It is always fascinating to learn of how and when people become artists. It can be from early childhood, or even late in life - think Grand Ma Moses. Whatever the timing, it is always wonderful if that turn towards art is indeed so deep that the resultant art not only fulfills the artist but also enriches us all as viewers. I happened on an example of a young Parisian, a musician, who took up ceramics at the age of 24 and within four years, is producing amazing work. I was at a large, summer exhibition's opening at the Contemporary Arts Centre atthe Château de Tanlay in Burgundy, "Hommage à Bénin". Twenty-one artists from Benin showed a huge diversity ofwork, in two and three dimensions, some good, some middling, some that moved me not one whit. But around a corner in the final gallery, quietly in a display case, three medium-sized ceramic pots/objects stopped me in my tracks. First of all, they were light years away in approach from all the other work, which was often an uneasy grafting of African culture onto European culture, or vice versa. These pots were quiet, sophisticated, distinguished. Definitely made by someone with more than a passing fancy for Japanese ceramics. The name on the wall was King Houndekpinkou.
I went to find the books with biographies of the artists in the exhibition. Not a world about him! In the very heavy, large catalogue of the show, he was just listed briefly. But I then poked around on the Web. And this was where I found that this beautiful work has been created by someone only four years into the ceramic world. Earlier, this young Benin artist, who was born in Paris, had been a musician working in England and France. However, he apparently took a course in ceramics four years ago in a Japanese gallery in Paris - and magic was born.

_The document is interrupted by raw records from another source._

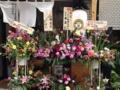 [曙橋][ラーメン][油そば]開店祝いの花もたくさん。暖簾にも打ちたて自家製麺の表記が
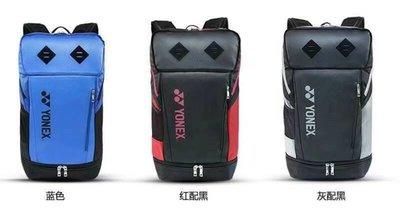 2018全新 YONEX 羽球 網球裝備袋 雙肩後背包 海外版 3色可選 2支裝 型號 7212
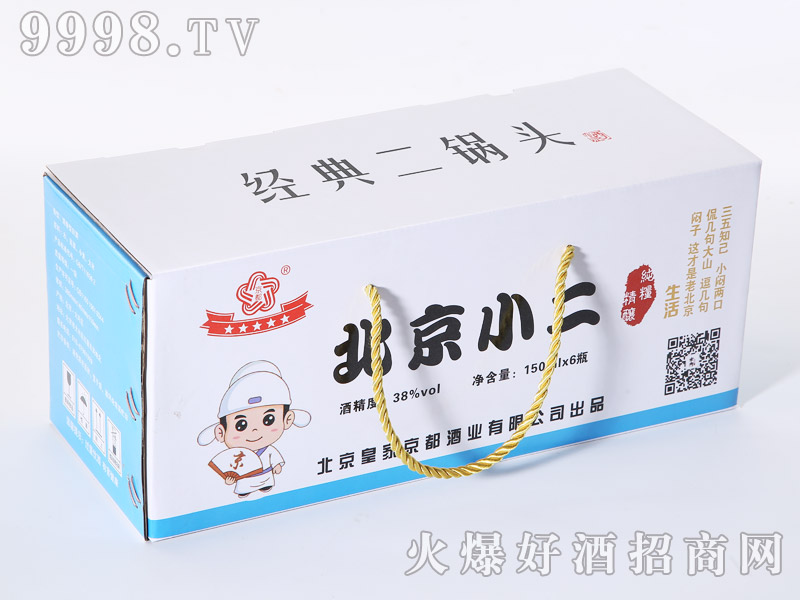 38度京都北京小二纯粮精酿白酒150ML(箱)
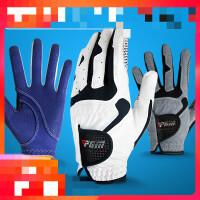 高尔夫球手套 男款 超纤布手套 左/右手单只 防滑颗粒 蓝色【左手 22码】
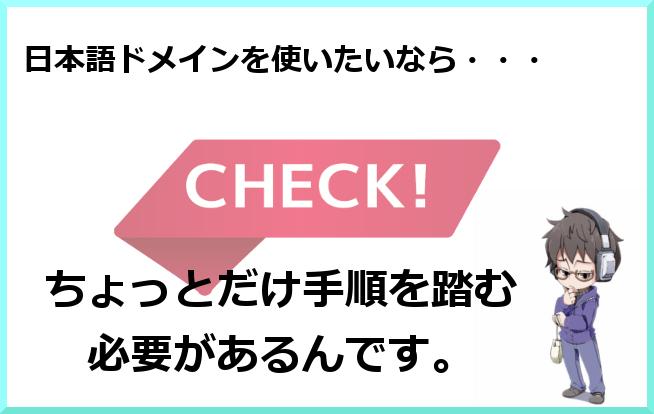 日本語ドメインを利用する時の注意点!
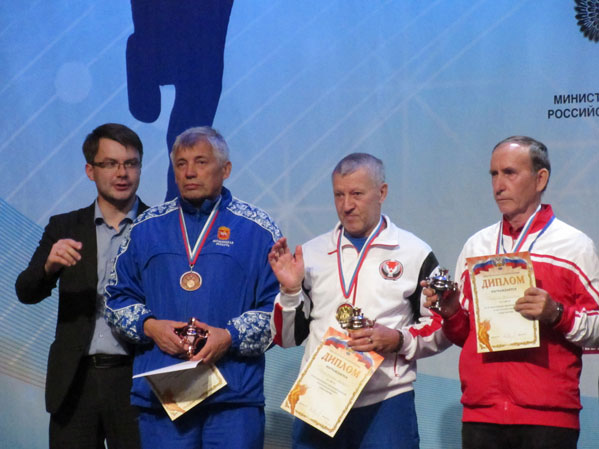 НаСпартакиаде пожилых людей Российской Федерации кубанская команда заняла 3-е место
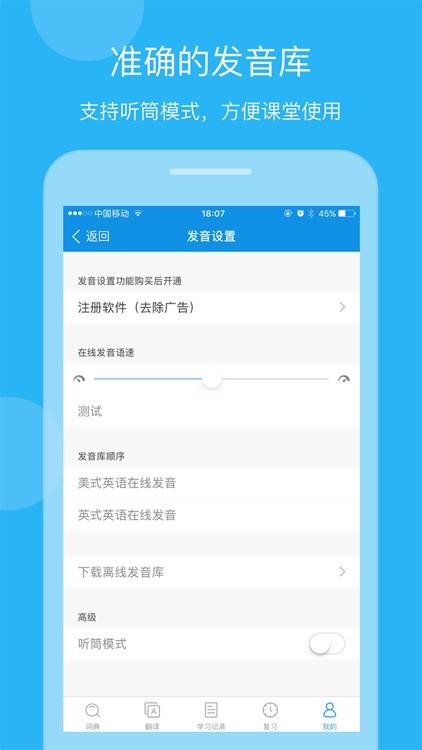 欧路英语词典 Eudic-汉英英汉互译工具 screenshot-4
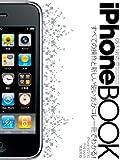 iPhoneBOOK (INFOREST MOOK PC・GIGA特別集中講座 359)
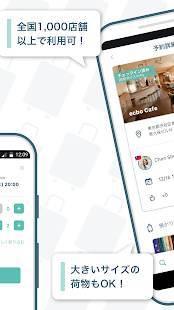 Androidアプリ「エクボクローク - 旅行やお出かけに、スマホでかんたん荷物預かり」のスクリーンショット 3枚目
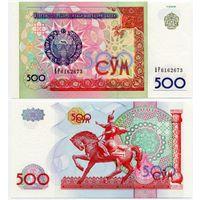 Узбекистан. 500 сум (образца 1999 года, P81, UNC) [серия AP]
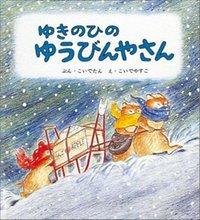 冬の絵本 ゆきのひのゆうびんやさん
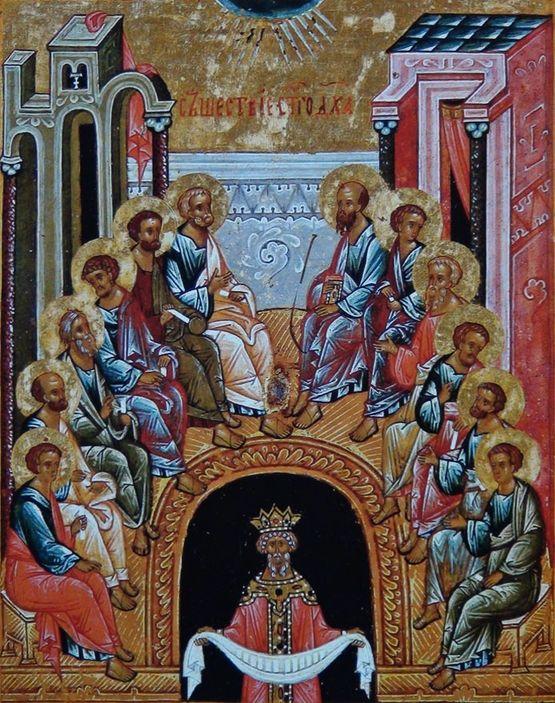 tablette de Sainte Sophie de Novgorod  fin XVème siècle - début XVIème siècle la Pentecôte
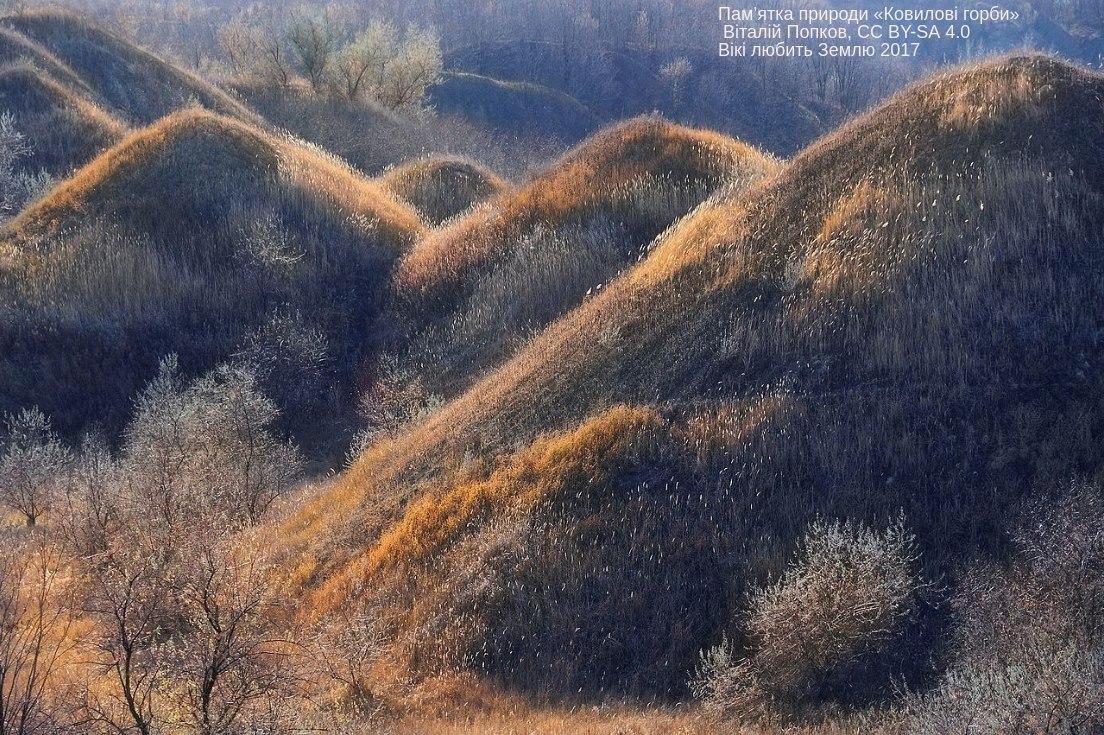 Лучшие фото украинской природы по версии Википедии, фото-17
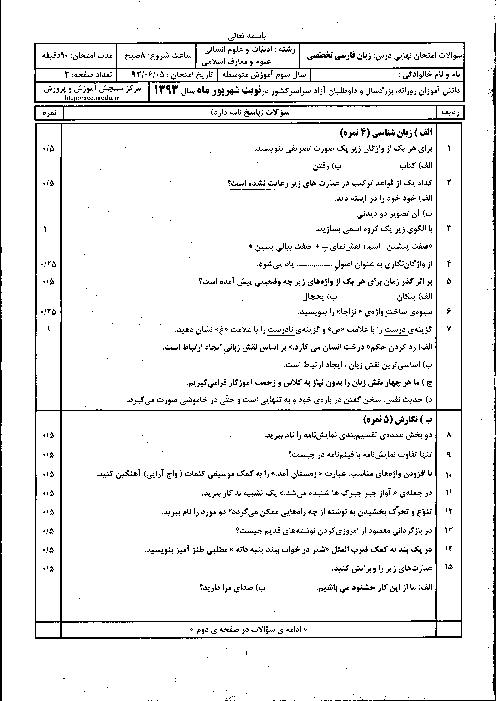 سوالات امتحان نهایی زبان فارسی تخصصی با پاسخنامه | شهریور 1393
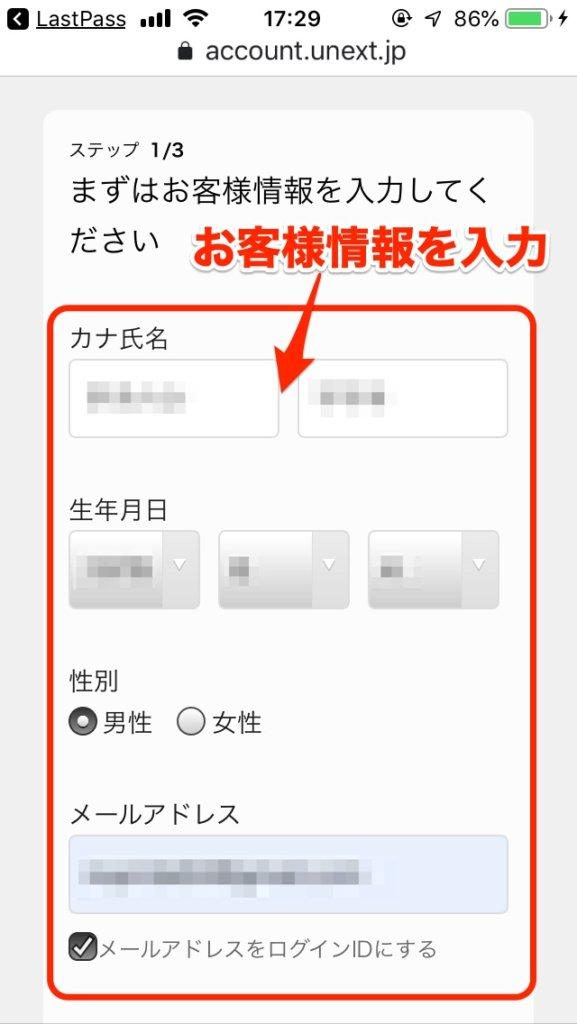 u-nextの無料トライアル申込(お客様情報)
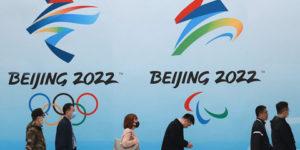 2022冬期北京オリンピック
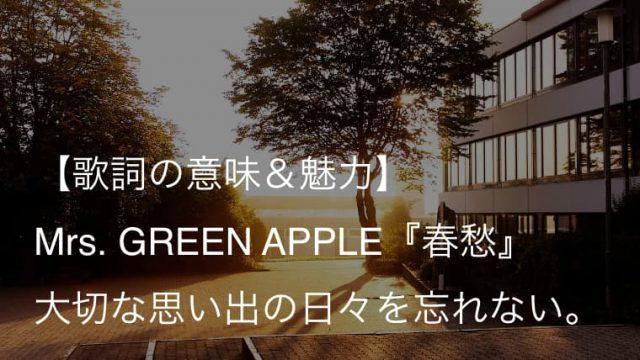 Mrs. GREEN APPLE『春愁』歌詞【意味&解釈】|憂いや嬉しさや寂しさが交錯する卒業ソング(ミセス)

King has studied in Japan since then, and this is why there is this really interesting mixture of Japanese and African influences in his work. He is achieving the beautiful, often seemingly rough finishes beloved of Japanese potters, but on vessels that hark back to Africa in size and shape in many instances. One especially enchanted me - so subtle in its granulated grey-cream glazes, the top fissured as if life was bursting from it in the birth of the world, an odd egg shape with a flat base - its quietly commanding presence was magical. Naturally, I cannot find any illustration of it! But it is well anchored in my mind's eye. This photo is of a similar piece of work.
Already working with one of the top galleries in Paris, this young man has clearly had his entire optic changed completely by the sudden eruption of ceramics into his life. As he creates his work, he is conjugating the four elements of clay, fire, water and air, an alchemist in clay that he shapes and brings to life. These are the aspects of ceramics that first attracted him and changed his world.
Indeed, art changes not only those who enjoy it, but more especially, those who become artists. We need as many artists as possible to lighten our days in these complicated times in which we live: one celebrates a young artist such as King Houndekpinkou.